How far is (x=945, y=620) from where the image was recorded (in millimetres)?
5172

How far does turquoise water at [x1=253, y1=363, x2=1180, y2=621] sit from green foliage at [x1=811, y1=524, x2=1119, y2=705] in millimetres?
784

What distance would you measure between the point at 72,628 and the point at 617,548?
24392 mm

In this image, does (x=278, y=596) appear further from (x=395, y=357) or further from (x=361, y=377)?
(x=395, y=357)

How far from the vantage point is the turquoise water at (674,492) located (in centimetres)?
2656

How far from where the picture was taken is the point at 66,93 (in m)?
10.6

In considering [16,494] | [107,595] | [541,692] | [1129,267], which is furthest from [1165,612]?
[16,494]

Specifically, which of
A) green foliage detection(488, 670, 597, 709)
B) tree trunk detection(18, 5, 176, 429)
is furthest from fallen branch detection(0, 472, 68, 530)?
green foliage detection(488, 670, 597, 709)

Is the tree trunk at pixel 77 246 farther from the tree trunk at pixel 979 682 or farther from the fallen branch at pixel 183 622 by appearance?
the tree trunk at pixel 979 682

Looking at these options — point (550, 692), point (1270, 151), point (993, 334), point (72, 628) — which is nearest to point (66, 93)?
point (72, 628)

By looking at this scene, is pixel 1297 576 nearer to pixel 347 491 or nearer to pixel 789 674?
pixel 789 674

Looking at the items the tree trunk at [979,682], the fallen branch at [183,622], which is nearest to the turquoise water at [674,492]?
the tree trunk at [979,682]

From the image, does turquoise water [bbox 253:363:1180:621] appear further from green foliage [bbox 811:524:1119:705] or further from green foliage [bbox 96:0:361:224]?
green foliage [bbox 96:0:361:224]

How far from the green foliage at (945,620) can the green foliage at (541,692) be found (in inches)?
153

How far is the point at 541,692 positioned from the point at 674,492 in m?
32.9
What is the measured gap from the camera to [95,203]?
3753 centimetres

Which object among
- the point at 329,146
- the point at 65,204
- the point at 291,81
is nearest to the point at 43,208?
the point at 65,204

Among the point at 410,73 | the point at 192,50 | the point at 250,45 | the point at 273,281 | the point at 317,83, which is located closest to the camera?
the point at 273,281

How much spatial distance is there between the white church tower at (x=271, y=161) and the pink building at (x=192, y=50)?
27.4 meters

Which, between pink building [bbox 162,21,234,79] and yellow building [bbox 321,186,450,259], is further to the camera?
• • • •
■ Job
Write out the data word for word, from the line that contains "Among the point" through the end of the data.

■ The answer
Among the point at 410,73 | the point at 192,50 | the point at 250,45 | the point at 273,281 | the point at 317,83, which is located closest to the camera?
the point at 273,281

How much spatial distance is there between the white church tower at (x=271, y=161) and the pink building at (x=192, y=50)?
27.4 meters

Which, between pink building [bbox 162,21,234,79] and yellow building [bbox 321,186,450,259], is further to the camera?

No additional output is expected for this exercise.